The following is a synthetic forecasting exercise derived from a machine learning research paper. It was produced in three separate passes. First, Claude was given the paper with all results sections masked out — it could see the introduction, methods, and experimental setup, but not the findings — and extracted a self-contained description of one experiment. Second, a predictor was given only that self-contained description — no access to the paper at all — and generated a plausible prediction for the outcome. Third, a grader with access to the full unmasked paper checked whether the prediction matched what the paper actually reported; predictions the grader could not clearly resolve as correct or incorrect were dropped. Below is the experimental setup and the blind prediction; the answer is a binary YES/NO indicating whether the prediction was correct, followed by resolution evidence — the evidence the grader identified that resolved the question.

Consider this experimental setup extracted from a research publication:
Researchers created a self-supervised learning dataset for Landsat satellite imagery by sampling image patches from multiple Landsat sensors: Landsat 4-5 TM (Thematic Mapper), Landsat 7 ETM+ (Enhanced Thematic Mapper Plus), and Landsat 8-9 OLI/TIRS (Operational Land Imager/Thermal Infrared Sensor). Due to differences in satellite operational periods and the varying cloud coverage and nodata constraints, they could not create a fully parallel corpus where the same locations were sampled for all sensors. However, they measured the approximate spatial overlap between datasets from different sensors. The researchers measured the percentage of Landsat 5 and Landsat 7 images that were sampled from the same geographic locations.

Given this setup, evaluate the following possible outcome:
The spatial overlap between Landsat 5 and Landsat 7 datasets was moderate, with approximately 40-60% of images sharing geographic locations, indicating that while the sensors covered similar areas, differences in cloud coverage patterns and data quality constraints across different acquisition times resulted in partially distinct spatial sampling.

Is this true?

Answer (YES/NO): YES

────────

Requirement: The lines to return are those in the material above that hold "this".

Response:
Consider this experimental setup extracted from a research publication:
Given this setup, evaluate the following possible outcome:
Is this true?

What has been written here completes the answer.